BRANO
****

Vale la pena, quindi, fare il punto della situazione.

Ancor prima dell’entrata in vigore del Codice degli Appalti, il Legislatore nazionale, al fine di

archiviare la procedura d’infrazione n. 2110/2003 aperta dalla Commissione contro la Repubblica

italiana, era intervenuto con l’art. 23 l. 18 aprile 2005, n. 62 prevedendo al comma 2 che “I contratti

per acquisti e forniture di beni e servizi, già scaduti o che vengano a scadere nei sei mesi successivi

alla data di entrata in vigore della presente legge, possono essere prorogati per il tempo necessario

alla stipula dei nuovi contratti a seguito di espletamento di gare ad evidenza pubblica a condizione

che la proroga non superi comunque i sei mesi e che il bando di gara venga pubblicato entro e non

oltre novanta giorni dalla data di entrata in vigore della presente legge”.

A tale disposizione la giurisprudenza amministrativa ha attribuito, immediatamente, portata

generale, osservando che la precedente normativa era da ritenersi “incompatibile con i principi di

libertà di stabilimento e di prestazione dei servizi cristallizzati negli artt. 43 e 49 del Trattato CE”,

di talché al divieto di rinnovo e/o proroga da poco introdotto, andava considerato “quale canone

ermeneutico alla stregua del quale risulta inammissibile qualsiasi disposizione che si risolva, di

fatto, nell’elusione del divieto di rinnovazione dei contratti pubblici” (Consiglio di Stato, Sez. IV,

31 ottobre 2006 n. 6458).

Successivamente, il codice degli appalti, per venire incontro alle esigenze della PP.AA., con l’art.

57 comma 5 lett. B) ha consentito l’utilizzo della procedura negoziata senza previa pubblicazione

di un bando di gara “per nuovi servizi consistenti nella ripetizione di servizi analoghi già affidati

all’operatore economico aggiudicatario del contratto iniziale dalla medesima stazione appaltante,

a condizione che tali servizi siano conformi a un progetto di base e che tale progetto sia stato

oggetto di un primo contratto aggiudicato secondo una procedura aperta o ristretta; in questa

ipotesi la possibilità del ricorso alla procedura negoziata senza bando è consentita solo nei tre anni

successivi alla stipulazione del contratto iniziale e deve essere indicata nel bando del contratto

originario; l’importo complessivo stimato dei servizi successivi è computato per la determinazione

del valore globale del contratto, ai fini delle soglie di cui all’articolo 28”.

****

DATI

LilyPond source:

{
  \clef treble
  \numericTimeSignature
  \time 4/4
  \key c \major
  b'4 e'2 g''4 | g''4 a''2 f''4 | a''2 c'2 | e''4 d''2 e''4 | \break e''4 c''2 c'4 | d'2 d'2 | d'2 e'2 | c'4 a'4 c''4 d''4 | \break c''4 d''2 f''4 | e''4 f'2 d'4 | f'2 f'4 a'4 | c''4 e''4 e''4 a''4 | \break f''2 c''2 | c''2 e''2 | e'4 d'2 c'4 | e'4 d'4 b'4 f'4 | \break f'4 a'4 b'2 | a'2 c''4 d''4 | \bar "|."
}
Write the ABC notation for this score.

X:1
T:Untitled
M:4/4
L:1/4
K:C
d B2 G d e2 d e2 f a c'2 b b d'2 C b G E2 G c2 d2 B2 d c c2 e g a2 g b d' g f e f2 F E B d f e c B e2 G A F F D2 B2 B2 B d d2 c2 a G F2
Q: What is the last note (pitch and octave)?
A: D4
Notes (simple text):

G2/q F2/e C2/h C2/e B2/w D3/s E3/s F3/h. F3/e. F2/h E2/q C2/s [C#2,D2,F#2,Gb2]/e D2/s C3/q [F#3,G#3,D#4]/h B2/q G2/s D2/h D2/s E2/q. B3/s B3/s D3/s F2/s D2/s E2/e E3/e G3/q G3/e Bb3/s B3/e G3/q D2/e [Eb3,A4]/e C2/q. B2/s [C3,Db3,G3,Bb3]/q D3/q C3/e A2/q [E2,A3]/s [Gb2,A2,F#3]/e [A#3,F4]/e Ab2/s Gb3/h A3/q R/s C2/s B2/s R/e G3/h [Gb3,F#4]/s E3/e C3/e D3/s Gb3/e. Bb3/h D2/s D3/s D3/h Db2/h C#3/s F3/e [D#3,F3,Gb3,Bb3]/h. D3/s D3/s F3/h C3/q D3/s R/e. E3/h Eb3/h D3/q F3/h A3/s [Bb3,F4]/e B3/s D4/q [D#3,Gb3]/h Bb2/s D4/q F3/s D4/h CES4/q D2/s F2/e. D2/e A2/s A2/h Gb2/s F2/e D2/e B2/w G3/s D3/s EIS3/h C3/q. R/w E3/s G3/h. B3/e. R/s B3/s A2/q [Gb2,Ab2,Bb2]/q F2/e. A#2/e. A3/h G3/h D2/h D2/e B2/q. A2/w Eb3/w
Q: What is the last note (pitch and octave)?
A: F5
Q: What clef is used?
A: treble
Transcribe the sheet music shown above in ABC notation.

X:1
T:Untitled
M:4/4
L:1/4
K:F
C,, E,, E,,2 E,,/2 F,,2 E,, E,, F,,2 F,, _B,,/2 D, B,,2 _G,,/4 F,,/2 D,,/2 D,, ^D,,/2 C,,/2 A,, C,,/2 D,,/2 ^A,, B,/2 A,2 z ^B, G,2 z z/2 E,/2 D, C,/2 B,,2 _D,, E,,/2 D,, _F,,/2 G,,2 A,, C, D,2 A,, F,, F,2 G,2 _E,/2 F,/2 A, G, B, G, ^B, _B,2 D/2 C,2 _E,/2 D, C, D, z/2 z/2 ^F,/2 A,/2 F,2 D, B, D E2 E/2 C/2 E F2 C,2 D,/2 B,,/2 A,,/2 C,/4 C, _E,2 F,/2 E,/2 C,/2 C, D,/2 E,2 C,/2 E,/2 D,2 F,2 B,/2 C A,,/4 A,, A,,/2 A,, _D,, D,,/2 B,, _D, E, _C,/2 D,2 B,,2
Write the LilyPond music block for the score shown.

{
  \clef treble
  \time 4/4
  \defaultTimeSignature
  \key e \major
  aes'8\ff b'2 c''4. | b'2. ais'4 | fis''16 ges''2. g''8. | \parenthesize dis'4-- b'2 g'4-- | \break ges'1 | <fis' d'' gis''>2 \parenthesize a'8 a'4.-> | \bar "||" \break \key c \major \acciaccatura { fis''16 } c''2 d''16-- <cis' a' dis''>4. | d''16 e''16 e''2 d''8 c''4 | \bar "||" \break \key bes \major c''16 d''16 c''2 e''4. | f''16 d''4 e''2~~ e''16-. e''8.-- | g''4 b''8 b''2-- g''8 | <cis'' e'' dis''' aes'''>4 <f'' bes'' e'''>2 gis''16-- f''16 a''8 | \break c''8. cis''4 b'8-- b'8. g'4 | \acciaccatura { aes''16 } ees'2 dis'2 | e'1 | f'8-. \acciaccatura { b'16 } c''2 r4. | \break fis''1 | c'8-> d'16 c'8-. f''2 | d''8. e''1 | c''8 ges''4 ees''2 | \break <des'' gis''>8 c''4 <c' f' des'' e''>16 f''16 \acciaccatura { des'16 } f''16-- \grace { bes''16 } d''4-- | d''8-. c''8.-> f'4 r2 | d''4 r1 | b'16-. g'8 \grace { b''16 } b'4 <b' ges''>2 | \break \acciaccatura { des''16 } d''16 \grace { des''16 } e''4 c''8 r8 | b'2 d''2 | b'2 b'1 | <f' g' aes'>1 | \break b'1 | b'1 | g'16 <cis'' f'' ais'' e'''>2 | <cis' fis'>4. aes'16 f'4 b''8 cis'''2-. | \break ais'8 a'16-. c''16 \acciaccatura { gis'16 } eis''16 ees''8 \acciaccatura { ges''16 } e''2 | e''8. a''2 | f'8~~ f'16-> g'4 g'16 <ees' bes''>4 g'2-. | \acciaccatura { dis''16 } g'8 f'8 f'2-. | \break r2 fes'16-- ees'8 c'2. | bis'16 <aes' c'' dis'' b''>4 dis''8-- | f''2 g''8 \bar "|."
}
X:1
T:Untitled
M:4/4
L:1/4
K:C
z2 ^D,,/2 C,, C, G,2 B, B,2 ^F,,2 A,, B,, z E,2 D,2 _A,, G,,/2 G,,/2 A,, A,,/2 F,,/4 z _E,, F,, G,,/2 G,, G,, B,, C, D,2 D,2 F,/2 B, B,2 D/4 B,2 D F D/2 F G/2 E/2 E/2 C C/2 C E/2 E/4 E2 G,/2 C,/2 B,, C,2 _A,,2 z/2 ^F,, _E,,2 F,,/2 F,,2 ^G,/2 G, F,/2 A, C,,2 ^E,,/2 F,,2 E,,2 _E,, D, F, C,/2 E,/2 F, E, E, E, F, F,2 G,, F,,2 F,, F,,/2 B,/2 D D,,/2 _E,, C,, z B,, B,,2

****

COSA FARE
Riporta tutti gli articoli citati nel brano sugli appalti pubblici, ognuno con i riferimenti che lo accompagnano nel testo.

RISPOSTA SCRITTA
- art. 23 l. 18 aprile 2005, n. 62 (comma 2)
- art. 43 del Trattato CE
- art. 49 del Trattato CE
- art. 57 comma 5 lett. B) del codice degli appalti
- articolo 28